Blakiston “owes much” of Shit You Should Care About to loving One Direction. The skills she gained running a One Direction fan account as a teenager were instrumental to the construction of her media company – from editing and Photoshopping to mobilising large groups.
Her celebration of Styles is an antidote to the onslaught of bad news. “The ethos,” she said, “is giving you the news, without the blues.”
But amid the fun and frivolity, Blakiston also uses her platform to explore difficult subject matters – medicating depression and navigating grief after her brother’s sudden death in 2019, for example, and deeply researched coverage of global crises.
The latter, she views as complementary to – rather than a challenge against – legacy media. “I see it as an ecosystem,” she said, describing herself as a middle man. “I couldn’t exist without good journalism.”
Her venture was born from her own frustrations in trying to understand global issues while studying media and international relations at university in 2018. Around the same time, she travelled to Myanmar, where her exposure to the Rohingya crisis ignited a sociopolitical awakening.
“I was looking around one day and thinking, ‘is anyone else struggling to make sense of all of this?’” she said, recounting her days sitting in her classes.
Blakiston texted her friends proposing a blog where they could write what they wanted: “Harry Styles, or the Bachelor or gay rights in India”.
“It has not strayed from those initial texts whatsoever, which I am deeply proud of,” she said.
By June 2020, their Instagram account had 200,000 followers.
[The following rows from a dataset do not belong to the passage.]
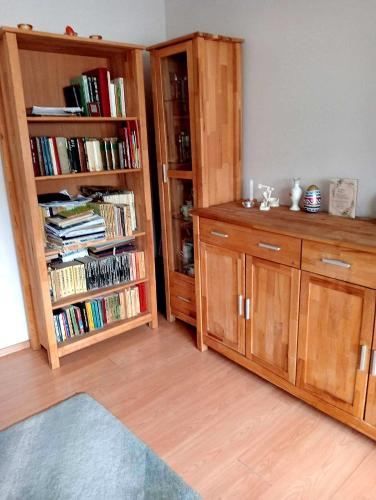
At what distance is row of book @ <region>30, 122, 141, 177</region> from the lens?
2287 millimetres

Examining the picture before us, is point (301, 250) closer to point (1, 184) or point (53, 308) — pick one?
point (53, 308)

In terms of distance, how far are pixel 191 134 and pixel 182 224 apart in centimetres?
64

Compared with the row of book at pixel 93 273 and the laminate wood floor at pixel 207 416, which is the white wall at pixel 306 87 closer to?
the row of book at pixel 93 273

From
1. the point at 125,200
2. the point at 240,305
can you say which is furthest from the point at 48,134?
the point at 240,305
Then, when the Covid-19 pandemic hit, her platform helped cut through misinformation, winning over celebrity fans, who – by sharing her posts – catapulted her page’s following to a million by July.
Blakiston remembers thinking: “We have Ariana Grande coming to a Kiwi … who’s just been laid off from her waitressing job from Covid, sitting at her mum’s kitchen table.”
“It was the scariest time and the most exciting time … we went into panic mode … but it wasn’t a deterrent, it was a moment of ‘OK, you need to learn Lucy’.”
Since then, the self-described “obsessive” has thrown everything into the company. It’s both a job and a hobby, she said, rising at 5am to spend hours digesting news, factchecking sources, and sending out newsletters and social media posts.
When she is not up-skilling in technology, or presenting to international summits, she is cooking, reading and spending time with her friends – a close-knit group she said keeps her grounded and happy.
“Most of my days are thinking and pottering … watching Love Island, then trying to find a way to explain a big foreign policy announcement,” she laughs. “But otherwise its a pretty normal fucking life.”